All material bodies on earth, including the earth itself, change their shape, or deform, to some degree when acted on by an external force. Some bodies regain their original shape once the external force is removed, but others retain all or a degree of the deformation induced by the force. Typical examples of the first type of body include the elastic band and the well-known coiled spring. These bodies are consequently known as elastic bodies. The other inelastic bodies all retain some degree of deformation—commonly referred to as residual deformations. A number of inelastic bodies, which retain the full deformation, such as clay, are known as plastic bodies. The deformation of a body is essential caused by the interaction between the molecules in the body, which act even when no external forces are applied to the body. These interactions, which ensure the existence of a solid state and its strength—the ability of the solid medium to withstand applied forces—are conventionally studied in the theory of elasticity. However, the theory of elasticity is not so much concerned with the internal forces themselves, but rather with the effects of the forces.

4.2 Aquifer Deformations

Since real bodies differ considerably in their composition, the internal interactions differ widely from one body to the next. Two approaches are therefore commonly used to study the behaviour of a body in the theory of elasticity—experimental and theoretical. Previous experience has shown that a combination of the two approaches provides the best way to study the behaviour of deformable bodies. Although an attempt was made to develop equipment and observational techniques for this purpose, the progress was slower than expected. The present study therefore had to be limited to a more theoretical approach.
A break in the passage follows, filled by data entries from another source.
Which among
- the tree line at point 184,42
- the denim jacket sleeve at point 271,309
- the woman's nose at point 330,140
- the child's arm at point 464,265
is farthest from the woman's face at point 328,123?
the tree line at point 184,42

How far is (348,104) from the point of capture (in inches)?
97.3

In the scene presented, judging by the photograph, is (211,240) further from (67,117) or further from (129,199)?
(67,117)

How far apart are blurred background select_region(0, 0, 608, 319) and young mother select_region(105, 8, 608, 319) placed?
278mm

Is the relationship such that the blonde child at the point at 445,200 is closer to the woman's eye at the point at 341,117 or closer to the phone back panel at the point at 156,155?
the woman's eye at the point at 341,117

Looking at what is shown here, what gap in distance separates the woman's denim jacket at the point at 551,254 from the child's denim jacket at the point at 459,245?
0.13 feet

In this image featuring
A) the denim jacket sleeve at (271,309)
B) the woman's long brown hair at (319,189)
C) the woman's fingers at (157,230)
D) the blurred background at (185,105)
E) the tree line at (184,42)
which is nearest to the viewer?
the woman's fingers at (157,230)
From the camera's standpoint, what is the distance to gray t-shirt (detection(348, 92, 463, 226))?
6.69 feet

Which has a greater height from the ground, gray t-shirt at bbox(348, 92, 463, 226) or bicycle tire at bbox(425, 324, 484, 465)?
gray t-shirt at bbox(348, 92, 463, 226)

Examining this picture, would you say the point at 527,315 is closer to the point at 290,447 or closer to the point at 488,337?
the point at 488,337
Previous studies on the deformations of aquifers have in the past always been based on the generalized linear law of Hooke, which is one of the keystones of the theory of elasticity (Biot, 1956; Hsieh, 1996; Burbey, 1999). This law, unfortunately, does not allow one to study residual information, which could be important in Karoo aquifers. Since the linear law of Hooke cannot account for residual deformations, a new non-linear form of the law was introduced to study residual deformations in aquifers.

There are no analytical solutions available for the coupled flow and momentum equations that arise from the application of both the linear and non-linear forms of Hooke’s law to the flow of groundwater through deformable aquifers, at least not to the knowledge of the authors. The finite element method (Botha and Pinder, 1983; Huyakorn and Pinder, 1983) was therefore used to approximate the equations and a computer program was developed for the numerical computations of solutions.

The computer program was first used to study a model for a hypothetical aquifer system similar to the one used by Hsieh (1996), mainly with the view to test and verify the present model. After this has been achieved the model was used to study the behaviour of the aquifer on the Campus Test Site.